'On its knees' - Public meeting to look at how to support Hartlepool's fishing industry

A public meeting is to be held to look at supporting Hartlepool’s fishing industry after a meeting heard it is “on its knees” after thousands of deceased sea creatures have been washed up on beaches.

Councillors unanimously backed the move at the latest Hartlepool full council meeting, pledging to do all they can to support the sector after the mass deaths of crabs and lobsters in the area.

They will also write to the Minister of State for the Department for Environment Food and Rural Affairs, to seek an independent investigation into the “environmental and economic disaster”.

The motion was raised by Labour’s Cllr Rachel Creevy, who highlighted how the region’s fishing industry has been decimated since the issue first occurred in autumn 2021.

Hartlepool Civic Centre.

She said: “Our fishing industry is on its knees, we need answers and we need a plan for its recovery from this environmental disaster.”

Conservative group leader Cllr Mike Young voiced his support for the action, adding Hartlepool MP Jill Mortimer has been contacting Government ministers seeking further investigation and speaking with the town’s fishermen over support packages.

He said: “It’s a major issue and one that we all must take very, very seriously, it’s people’s livelihoods.

“It is not being ignored and we want to push hard on this. We will do whatever we can as a joint effort to make this work.”

A Hartlepool fisherman invited to speak at the meeting said the industry is “part of their heritage” and their “lifetime’s work”.

But they are now “desperate” with the “ecosystem wiped out”.

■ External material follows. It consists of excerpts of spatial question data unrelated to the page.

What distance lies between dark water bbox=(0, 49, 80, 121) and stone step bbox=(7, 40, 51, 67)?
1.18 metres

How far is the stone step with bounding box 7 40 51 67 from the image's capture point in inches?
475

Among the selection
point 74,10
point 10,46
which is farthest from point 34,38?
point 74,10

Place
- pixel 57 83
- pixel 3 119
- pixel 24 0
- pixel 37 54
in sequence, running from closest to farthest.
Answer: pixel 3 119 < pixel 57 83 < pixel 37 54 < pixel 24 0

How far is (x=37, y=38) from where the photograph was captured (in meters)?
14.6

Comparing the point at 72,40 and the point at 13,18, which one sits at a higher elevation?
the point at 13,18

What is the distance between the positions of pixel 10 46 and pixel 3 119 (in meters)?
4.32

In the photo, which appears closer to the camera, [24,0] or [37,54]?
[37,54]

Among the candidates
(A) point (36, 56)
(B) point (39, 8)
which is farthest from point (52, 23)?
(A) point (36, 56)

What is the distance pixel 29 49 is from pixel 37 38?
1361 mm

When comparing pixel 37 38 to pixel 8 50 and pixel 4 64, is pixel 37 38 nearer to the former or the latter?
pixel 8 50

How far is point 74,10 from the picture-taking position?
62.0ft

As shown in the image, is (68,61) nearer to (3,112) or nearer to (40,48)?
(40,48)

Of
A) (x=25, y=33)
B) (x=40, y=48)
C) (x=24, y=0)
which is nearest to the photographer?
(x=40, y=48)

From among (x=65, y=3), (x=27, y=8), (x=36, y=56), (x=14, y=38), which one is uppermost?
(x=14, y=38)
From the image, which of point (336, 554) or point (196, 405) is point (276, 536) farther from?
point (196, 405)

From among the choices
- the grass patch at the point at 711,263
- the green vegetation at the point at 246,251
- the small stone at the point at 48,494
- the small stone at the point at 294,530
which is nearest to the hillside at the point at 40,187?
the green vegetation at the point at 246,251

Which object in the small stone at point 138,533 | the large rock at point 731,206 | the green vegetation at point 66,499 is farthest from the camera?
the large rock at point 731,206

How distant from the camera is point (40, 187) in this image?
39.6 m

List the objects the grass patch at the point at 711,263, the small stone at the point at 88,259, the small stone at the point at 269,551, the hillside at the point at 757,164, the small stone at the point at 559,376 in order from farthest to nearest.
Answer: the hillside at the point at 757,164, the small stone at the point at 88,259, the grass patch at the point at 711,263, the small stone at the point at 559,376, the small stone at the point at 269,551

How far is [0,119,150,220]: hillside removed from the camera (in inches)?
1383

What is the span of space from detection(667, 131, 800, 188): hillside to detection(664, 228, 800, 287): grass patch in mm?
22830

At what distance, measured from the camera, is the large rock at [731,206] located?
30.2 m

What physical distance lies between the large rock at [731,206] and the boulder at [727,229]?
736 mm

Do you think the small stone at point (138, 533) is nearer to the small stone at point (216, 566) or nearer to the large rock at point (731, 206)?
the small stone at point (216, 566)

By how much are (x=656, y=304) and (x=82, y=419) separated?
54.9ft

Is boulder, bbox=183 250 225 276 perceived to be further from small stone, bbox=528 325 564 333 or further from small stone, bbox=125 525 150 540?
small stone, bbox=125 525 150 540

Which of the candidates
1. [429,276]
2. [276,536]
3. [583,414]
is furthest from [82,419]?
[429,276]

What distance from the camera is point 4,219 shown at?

A Government investigation previously concluded a harmful algal bloom was the most likely explanation for the mass deaths of crustaceans last October.

But fishermen have refuted that theory and pointed to independent reviews which say the blame lies with 250,000 tonnes of dredged sediment in the River Tees, which has led to high levels of the chemical Pyridine.

Following the motion, relevant national and regional bodies will be invited to a planned public meeting over the issue, along with councillors and residents.

It will give an opportunity to explain discrepancies and what action or recommendations can, or have been taken to support the future of the fishing industry.

The council’s economic growth and regeneration committee to explore how to support the “vital and traditional industry”.